Notice that the Show Me window has enabled certain visualization types, such as text tables, heat maps, symbol maps, filled maps, and bar charts. These are the visualizations that are possible given the fields already in the view, in addition to any selected in the Data pane.

Show Me highlights the recommended visualization for the selected fields and gives a description of what fields are required as you hover over each visualization type. Symbol maps, for example, require one geographic dimension and 0 to 2 measures.

Other visualizations are grayed out, such as lines, area charts, and histograms. Show Me will not create these visualization types with the fields that are currently in the view and are selected in the Data pane. Hover over the grayed-out line charts option in ShowMe.

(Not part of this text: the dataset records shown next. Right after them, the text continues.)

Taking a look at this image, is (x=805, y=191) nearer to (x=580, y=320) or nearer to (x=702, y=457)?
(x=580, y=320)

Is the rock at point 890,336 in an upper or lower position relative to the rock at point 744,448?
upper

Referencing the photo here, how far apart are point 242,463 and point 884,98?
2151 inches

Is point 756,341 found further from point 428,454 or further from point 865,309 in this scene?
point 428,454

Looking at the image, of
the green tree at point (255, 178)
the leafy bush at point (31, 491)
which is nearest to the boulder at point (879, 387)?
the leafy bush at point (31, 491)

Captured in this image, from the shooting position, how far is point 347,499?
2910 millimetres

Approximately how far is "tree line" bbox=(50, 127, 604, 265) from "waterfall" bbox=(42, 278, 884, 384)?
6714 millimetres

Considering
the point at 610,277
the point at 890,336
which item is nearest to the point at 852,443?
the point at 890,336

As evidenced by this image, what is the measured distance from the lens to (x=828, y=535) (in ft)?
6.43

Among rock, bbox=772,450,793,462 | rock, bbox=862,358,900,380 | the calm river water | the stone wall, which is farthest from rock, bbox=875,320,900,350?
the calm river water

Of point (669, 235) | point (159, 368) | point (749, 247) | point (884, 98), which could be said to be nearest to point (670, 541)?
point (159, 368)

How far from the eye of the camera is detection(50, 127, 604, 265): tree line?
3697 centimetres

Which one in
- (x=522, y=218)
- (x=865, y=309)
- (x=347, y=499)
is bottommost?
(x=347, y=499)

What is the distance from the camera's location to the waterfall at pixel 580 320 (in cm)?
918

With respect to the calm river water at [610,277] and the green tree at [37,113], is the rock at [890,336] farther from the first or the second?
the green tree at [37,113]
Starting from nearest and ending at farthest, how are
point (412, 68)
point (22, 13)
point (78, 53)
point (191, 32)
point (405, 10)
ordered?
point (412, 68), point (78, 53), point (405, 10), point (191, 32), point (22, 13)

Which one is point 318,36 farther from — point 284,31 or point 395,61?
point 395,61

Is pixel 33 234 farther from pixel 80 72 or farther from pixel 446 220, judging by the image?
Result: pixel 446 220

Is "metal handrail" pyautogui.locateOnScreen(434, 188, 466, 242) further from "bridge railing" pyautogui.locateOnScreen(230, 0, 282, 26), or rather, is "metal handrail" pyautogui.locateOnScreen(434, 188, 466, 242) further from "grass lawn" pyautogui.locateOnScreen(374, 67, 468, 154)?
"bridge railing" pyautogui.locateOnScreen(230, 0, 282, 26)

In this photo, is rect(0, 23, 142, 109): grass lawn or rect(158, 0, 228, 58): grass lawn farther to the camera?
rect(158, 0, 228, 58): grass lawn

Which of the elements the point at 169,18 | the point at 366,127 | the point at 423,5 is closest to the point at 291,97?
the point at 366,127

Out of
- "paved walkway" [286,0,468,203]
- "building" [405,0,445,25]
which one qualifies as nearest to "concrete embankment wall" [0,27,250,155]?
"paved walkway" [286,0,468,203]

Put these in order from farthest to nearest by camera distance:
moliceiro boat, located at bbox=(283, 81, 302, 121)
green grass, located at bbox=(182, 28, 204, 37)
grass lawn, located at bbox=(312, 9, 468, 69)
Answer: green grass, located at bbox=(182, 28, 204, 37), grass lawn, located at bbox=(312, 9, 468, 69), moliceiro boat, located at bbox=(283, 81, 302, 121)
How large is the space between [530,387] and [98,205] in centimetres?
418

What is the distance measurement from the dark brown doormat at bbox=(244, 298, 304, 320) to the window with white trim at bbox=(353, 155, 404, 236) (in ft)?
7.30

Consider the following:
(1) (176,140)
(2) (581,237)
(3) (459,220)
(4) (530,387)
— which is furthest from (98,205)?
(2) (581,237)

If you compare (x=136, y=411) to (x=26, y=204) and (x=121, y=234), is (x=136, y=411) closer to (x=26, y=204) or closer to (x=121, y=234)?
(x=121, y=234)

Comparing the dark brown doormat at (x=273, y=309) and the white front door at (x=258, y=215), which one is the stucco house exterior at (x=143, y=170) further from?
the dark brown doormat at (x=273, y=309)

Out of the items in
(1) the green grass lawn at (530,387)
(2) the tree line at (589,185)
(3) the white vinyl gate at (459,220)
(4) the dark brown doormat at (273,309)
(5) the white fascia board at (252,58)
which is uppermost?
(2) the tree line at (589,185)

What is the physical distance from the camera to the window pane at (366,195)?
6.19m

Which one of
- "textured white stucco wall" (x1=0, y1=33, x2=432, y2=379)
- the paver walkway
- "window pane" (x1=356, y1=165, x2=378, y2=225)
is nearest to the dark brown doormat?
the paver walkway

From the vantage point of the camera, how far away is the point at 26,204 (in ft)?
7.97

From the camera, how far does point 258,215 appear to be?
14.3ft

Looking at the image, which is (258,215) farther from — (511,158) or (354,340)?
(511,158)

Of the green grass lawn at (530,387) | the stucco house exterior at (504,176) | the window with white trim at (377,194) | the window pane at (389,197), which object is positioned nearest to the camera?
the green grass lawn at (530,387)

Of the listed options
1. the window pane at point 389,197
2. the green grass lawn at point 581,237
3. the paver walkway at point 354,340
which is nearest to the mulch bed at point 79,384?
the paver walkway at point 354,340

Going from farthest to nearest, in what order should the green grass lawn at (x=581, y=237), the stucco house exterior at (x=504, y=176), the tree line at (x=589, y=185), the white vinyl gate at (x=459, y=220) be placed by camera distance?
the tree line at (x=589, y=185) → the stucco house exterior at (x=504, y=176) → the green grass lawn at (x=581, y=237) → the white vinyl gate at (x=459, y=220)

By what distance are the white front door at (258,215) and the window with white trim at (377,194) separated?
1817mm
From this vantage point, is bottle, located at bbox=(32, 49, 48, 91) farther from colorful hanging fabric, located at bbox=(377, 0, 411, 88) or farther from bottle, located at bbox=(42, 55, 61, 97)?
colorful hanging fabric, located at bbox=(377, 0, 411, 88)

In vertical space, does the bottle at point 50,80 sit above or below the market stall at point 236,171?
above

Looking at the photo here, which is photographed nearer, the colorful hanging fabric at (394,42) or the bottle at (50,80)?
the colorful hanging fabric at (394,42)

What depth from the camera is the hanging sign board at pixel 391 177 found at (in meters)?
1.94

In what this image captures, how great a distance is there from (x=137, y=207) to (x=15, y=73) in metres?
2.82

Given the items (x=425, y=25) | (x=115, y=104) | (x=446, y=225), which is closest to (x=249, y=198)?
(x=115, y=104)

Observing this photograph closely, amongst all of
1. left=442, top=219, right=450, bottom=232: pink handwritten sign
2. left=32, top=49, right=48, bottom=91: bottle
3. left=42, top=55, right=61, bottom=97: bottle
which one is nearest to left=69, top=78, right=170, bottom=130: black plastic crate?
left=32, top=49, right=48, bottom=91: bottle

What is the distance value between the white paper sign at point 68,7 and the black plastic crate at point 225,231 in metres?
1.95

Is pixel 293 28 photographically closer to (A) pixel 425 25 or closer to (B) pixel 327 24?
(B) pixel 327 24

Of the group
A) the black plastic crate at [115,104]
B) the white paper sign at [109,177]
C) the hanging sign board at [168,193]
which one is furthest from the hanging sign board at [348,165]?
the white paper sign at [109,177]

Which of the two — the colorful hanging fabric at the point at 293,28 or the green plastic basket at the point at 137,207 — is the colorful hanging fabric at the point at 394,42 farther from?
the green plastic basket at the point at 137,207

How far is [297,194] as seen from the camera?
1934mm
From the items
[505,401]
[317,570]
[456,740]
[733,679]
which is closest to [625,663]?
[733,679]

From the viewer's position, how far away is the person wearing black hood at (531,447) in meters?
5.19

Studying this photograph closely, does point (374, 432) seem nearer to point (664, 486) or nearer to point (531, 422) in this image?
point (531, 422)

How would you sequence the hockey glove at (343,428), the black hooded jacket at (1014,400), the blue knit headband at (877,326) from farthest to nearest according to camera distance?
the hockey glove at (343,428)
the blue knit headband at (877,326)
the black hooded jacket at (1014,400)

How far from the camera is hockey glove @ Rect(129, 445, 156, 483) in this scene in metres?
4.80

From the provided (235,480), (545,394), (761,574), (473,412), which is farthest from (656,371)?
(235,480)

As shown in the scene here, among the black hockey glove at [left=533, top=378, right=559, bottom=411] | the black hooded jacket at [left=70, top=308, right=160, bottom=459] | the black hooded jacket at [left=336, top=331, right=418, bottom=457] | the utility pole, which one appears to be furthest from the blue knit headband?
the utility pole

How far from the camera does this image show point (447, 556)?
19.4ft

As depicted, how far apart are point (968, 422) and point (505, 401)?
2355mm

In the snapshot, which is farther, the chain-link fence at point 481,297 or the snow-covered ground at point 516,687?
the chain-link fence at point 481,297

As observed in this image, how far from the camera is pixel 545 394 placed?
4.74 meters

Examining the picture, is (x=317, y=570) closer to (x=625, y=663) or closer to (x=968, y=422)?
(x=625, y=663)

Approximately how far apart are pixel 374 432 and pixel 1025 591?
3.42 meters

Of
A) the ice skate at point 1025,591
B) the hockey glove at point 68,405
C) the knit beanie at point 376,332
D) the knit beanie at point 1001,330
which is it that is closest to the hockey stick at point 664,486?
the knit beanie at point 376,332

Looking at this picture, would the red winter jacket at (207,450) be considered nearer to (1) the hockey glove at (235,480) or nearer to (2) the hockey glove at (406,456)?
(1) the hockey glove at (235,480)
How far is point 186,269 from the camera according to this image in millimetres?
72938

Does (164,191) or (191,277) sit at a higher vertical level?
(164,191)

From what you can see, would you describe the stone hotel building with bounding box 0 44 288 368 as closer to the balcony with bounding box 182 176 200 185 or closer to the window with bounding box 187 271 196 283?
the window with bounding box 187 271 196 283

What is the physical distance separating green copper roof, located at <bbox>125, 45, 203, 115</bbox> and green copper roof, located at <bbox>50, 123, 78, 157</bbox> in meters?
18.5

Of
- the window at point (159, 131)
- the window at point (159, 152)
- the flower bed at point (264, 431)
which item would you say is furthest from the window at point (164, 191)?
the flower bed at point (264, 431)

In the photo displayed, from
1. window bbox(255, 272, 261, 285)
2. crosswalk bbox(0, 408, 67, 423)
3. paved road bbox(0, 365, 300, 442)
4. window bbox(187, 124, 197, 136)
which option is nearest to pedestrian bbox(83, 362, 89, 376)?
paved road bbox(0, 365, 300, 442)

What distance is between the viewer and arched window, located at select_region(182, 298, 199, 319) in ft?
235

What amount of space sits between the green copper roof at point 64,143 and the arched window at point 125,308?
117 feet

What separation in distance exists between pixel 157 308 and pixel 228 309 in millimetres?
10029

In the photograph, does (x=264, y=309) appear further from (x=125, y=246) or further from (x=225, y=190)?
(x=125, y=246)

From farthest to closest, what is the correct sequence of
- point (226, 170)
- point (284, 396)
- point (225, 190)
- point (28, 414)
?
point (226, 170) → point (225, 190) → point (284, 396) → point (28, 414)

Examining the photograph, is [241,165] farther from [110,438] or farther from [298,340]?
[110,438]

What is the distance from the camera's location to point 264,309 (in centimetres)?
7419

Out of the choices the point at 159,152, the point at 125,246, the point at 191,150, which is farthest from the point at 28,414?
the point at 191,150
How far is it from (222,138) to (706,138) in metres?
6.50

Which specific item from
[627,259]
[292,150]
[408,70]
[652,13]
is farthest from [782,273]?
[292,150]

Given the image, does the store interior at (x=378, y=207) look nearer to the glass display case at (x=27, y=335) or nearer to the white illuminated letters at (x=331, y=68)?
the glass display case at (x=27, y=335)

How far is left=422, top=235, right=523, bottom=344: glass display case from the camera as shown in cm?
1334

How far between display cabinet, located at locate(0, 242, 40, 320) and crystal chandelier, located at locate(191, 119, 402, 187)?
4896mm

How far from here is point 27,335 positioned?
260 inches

It indicates that line charts require one or more measures (which you have selected) but also require a date field (which you have not selected).

Tableau will draw line charts with fields other than dates. Show Me gives you options for what is typically considered good practice for visualizations. However, there may be times when you know that a line chart would represent your data better. Understanding how Tableau renders visualizations based on fields and shelves instead of always relying on Show Me will give you much greater flexibility in your visualizations and will allow you to rearrange things when Show Me doesn’t give you the exact results you want. At the same time, you will need to cultivate an awareness of good visualization practices.